Yeah, I can't really see how it would work, unless it was with a guy who was both very lonely and also inexperienced to the hobby.  It puts the guy in the position to rate to a woman's face what her value is.  One one hand, you really don't want to be insulting, but on the other hand, you aren't paying a woman just so you don't have to insult her.

Unless it is obvious to the man from the start that you are looking for a client, I just don't see how it ends well very often.

belindabell See my TER Reviews 607 reads
posted
7 / 8

Lots of working girls in hotel & casino bars.  Ever been to Vegas?   So easy to spot there

RandMcNasty 34 Reviews 464 reads
posted
8 / 8

No, you are certainly correct that she wasn't LE.  But in that split second I just had realized that I needed to give it consideration because I was surprised and hadn't yet had time to consider everything.

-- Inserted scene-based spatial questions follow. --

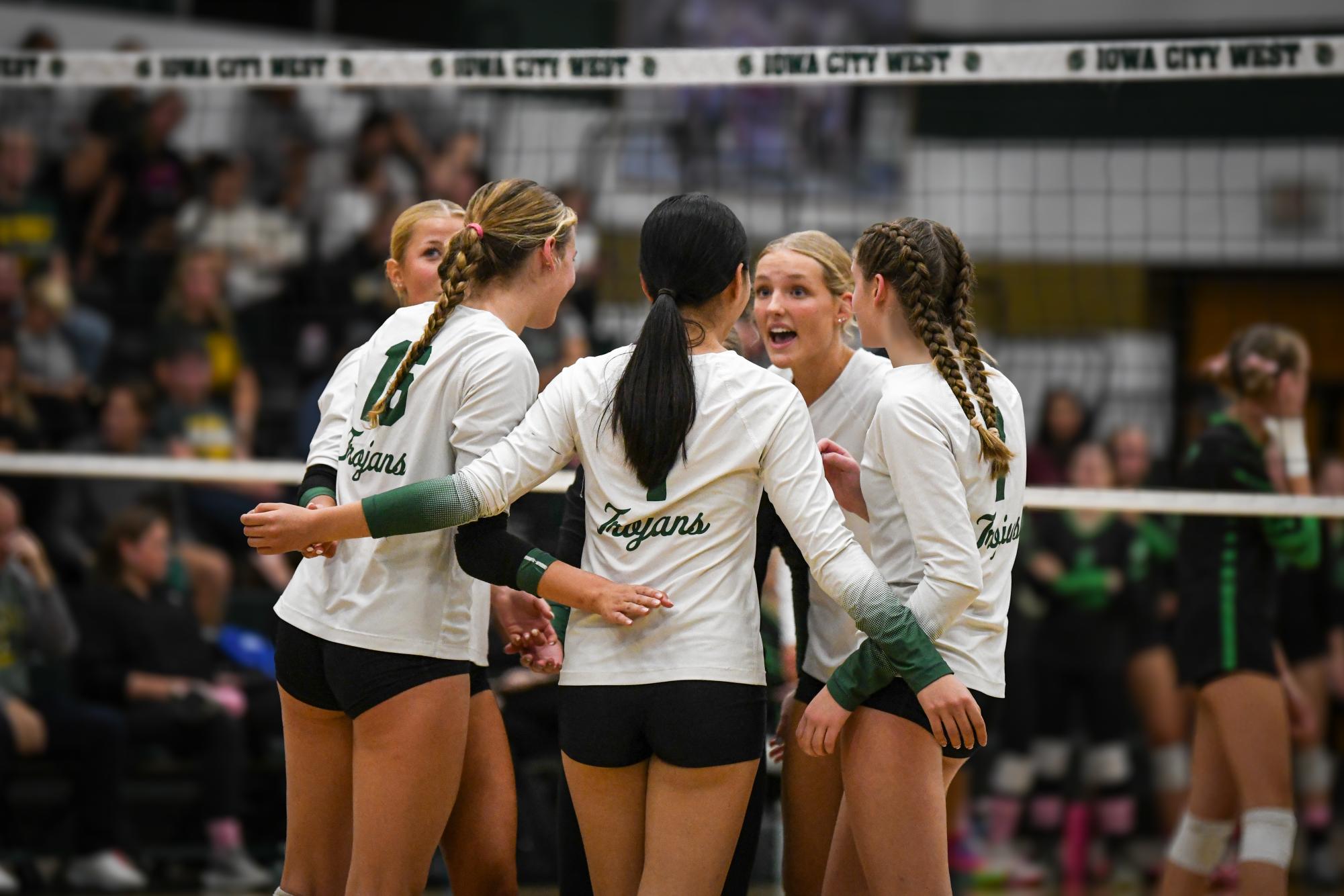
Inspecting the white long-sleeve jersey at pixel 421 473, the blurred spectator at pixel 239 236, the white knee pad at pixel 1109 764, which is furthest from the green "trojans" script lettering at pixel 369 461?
the blurred spectator at pixel 239 236

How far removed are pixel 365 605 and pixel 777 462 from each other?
3.02 ft

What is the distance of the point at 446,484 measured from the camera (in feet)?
9.32

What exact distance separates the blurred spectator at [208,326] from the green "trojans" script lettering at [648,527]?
5.43m

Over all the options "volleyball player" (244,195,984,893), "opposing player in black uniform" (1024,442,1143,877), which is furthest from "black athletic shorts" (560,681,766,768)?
"opposing player in black uniform" (1024,442,1143,877)

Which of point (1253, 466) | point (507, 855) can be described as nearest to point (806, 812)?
point (507, 855)

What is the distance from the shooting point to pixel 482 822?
→ 3.26 metres

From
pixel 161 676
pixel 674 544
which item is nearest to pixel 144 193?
pixel 161 676

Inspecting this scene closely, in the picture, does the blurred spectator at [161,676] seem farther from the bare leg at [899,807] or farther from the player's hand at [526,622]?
the bare leg at [899,807]

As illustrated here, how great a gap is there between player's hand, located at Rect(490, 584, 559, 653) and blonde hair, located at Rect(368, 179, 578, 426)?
58 cm

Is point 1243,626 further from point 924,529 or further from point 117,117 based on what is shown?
point 117,117

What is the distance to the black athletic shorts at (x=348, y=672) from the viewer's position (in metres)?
2.98

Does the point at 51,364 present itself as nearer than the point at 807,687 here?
No

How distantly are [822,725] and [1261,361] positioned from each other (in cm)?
256

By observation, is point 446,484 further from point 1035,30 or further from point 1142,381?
point 1035,30
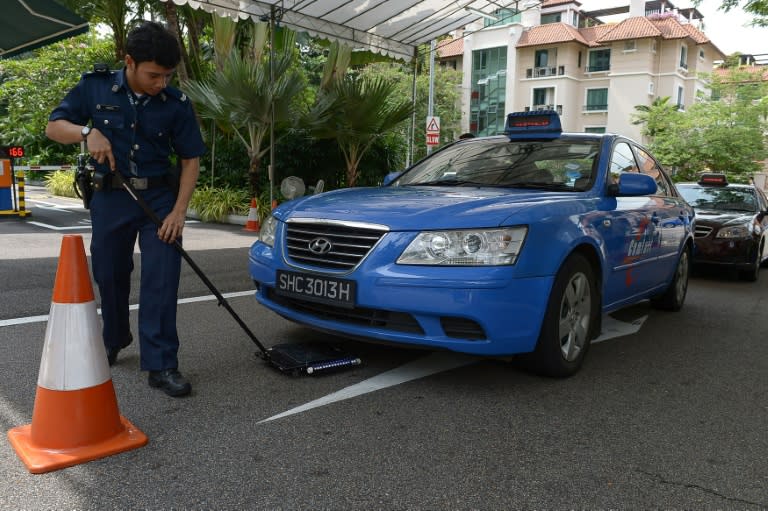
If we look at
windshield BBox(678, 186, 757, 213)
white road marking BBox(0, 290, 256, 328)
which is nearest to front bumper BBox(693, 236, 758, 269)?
windshield BBox(678, 186, 757, 213)

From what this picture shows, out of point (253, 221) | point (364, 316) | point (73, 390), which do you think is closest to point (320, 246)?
point (364, 316)

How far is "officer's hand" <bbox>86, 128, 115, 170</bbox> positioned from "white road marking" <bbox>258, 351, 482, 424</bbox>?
4.57 ft

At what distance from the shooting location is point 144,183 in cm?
318

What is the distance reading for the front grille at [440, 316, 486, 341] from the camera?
3.23 meters

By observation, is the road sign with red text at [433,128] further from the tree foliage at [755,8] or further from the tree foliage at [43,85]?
the tree foliage at [43,85]

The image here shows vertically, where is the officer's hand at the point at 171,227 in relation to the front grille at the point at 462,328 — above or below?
above

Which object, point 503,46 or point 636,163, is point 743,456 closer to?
point 636,163

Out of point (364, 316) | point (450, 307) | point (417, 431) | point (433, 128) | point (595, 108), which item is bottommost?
point (417, 431)

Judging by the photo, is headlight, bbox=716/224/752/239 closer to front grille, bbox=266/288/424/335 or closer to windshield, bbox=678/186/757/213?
windshield, bbox=678/186/757/213

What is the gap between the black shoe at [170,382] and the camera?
3.18m

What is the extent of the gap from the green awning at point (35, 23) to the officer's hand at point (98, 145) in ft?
19.9

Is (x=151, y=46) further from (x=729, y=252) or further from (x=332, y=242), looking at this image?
(x=729, y=252)

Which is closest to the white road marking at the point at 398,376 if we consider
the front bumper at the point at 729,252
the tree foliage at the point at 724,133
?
the front bumper at the point at 729,252

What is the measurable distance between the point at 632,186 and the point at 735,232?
4739 mm
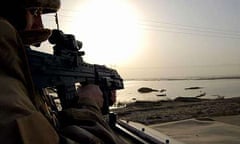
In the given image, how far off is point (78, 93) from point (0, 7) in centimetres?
120

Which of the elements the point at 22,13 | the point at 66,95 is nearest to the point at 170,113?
the point at 66,95

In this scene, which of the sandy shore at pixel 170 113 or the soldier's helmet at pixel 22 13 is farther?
the sandy shore at pixel 170 113

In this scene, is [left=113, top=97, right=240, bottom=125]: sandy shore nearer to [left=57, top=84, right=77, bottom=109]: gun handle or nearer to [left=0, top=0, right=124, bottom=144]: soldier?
[left=57, top=84, right=77, bottom=109]: gun handle

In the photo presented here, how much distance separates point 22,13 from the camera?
1375mm

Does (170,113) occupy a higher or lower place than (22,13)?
lower

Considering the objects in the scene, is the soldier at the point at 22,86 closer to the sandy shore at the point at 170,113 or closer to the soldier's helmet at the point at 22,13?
the soldier's helmet at the point at 22,13

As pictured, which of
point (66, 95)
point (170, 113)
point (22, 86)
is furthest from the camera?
point (170, 113)

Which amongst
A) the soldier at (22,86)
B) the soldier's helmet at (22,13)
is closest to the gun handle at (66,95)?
the soldier at (22,86)

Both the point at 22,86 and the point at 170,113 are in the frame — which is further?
the point at 170,113

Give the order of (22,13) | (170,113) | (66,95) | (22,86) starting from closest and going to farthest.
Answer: (22,86), (22,13), (66,95), (170,113)

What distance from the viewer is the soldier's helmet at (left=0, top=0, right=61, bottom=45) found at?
1325mm

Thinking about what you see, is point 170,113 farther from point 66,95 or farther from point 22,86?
point 22,86

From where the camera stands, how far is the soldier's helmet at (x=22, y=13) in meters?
1.33

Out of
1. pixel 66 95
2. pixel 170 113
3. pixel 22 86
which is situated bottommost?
pixel 170 113
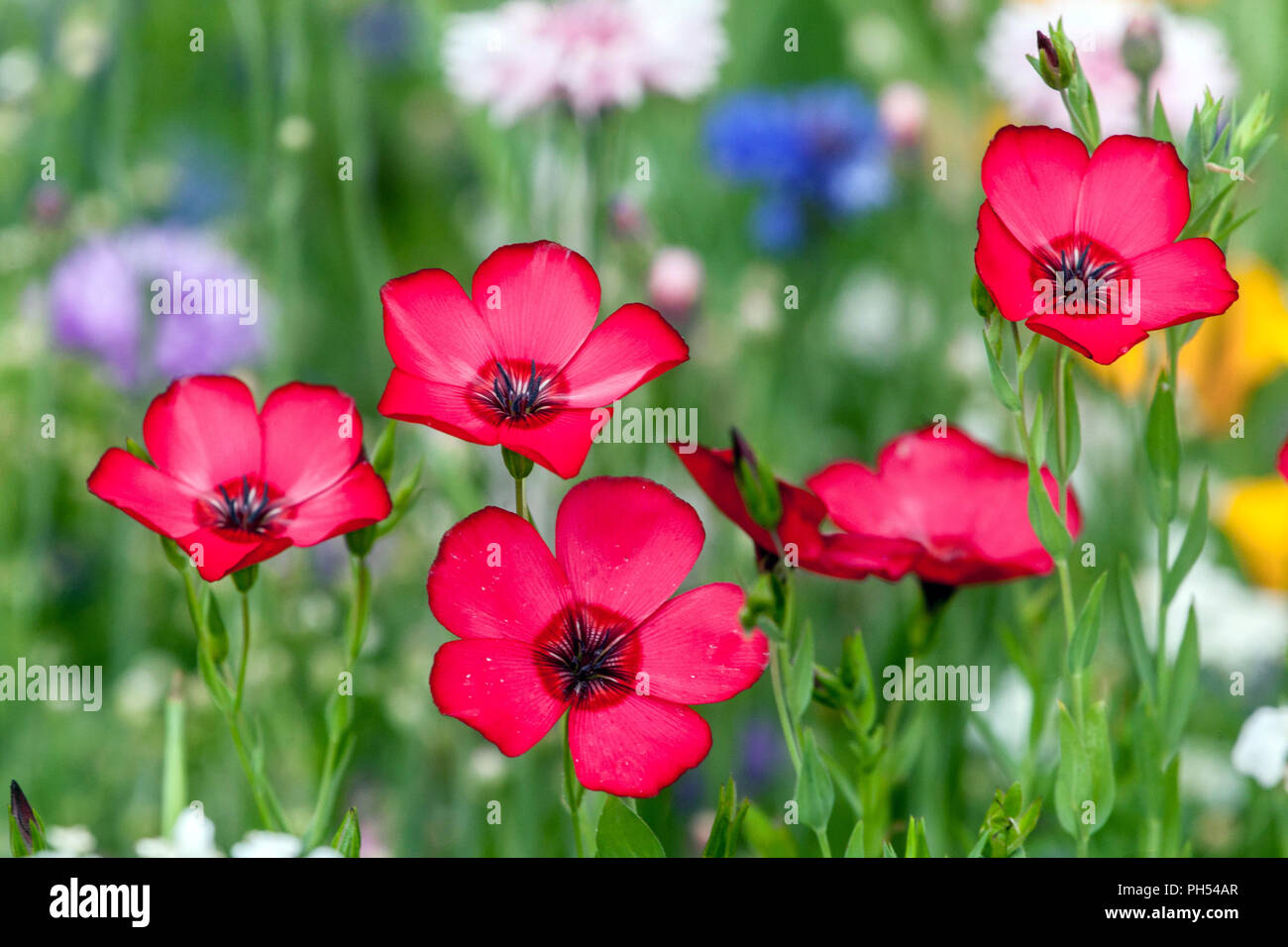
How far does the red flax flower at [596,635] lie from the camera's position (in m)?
0.34

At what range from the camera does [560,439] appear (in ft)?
1.14

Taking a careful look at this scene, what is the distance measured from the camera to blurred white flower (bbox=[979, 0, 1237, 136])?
89 centimetres

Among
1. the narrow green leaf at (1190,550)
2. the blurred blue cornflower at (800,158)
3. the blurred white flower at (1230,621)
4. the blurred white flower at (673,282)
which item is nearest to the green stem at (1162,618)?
the narrow green leaf at (1190,550)

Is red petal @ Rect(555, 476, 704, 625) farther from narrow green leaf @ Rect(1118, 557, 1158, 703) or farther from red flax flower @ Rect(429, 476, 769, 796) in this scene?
narrow green leaf @ Rect(1118, 557, 1158, 703)

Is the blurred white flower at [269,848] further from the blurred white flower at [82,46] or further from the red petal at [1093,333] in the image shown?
the blurred white flower at [82,46]

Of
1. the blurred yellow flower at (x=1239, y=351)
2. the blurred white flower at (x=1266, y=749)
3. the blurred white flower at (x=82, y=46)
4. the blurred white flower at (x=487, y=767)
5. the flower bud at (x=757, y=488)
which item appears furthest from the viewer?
the blurred yellow flower at (x=1239, y=351)

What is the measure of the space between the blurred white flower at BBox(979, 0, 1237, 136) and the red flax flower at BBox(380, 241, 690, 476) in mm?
587

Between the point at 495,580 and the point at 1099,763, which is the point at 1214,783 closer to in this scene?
the point at 1099,763

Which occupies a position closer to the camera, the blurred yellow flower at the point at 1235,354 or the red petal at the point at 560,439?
the red petal at the point at 560,439

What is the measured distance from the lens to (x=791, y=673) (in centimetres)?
34

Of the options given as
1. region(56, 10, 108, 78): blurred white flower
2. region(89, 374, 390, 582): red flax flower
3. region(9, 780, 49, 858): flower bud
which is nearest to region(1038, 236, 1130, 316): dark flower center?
region(89, 374, 390, 582): red flax flower

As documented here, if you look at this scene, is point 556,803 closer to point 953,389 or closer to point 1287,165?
point 953,389

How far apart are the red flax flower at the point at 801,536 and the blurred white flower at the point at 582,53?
476 millimetres
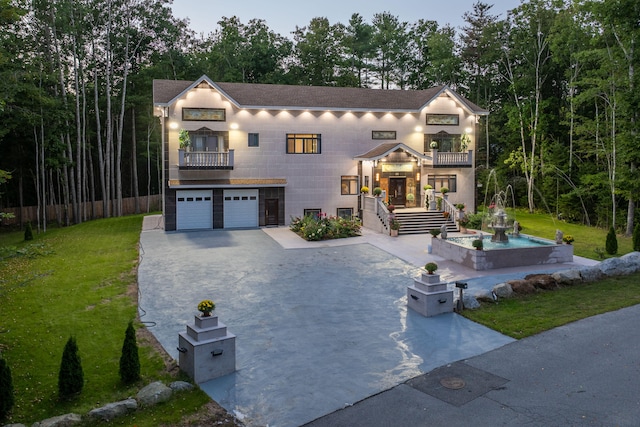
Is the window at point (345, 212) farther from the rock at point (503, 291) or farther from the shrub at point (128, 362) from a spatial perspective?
the shrub at point (128, 362)

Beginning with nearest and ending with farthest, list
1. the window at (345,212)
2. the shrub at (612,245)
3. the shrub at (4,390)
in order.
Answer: the shrub at (4,390), the shrub at (612,245), the window at (345,212)

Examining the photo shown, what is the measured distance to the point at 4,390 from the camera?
280 inches

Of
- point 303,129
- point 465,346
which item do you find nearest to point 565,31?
point 303,129

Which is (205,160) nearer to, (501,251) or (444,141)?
(444,141)

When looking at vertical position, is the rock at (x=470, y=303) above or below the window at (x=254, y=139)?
below

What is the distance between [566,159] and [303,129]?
19.7 metres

I'm not sure if she was a guest solely to pick up clients, or was there for work and does this on the side.  Afterwards, I had assumed the former, but it isn't the cheapest hotel to be staying in for a woman of her...caliber to be doing cold calls.

I also agree with you that she is probably fairly new to the hobby.  At the risk of flattering myself further in a situation where I already showed myself to be pretty clueless, I think she's selectively looking for clients.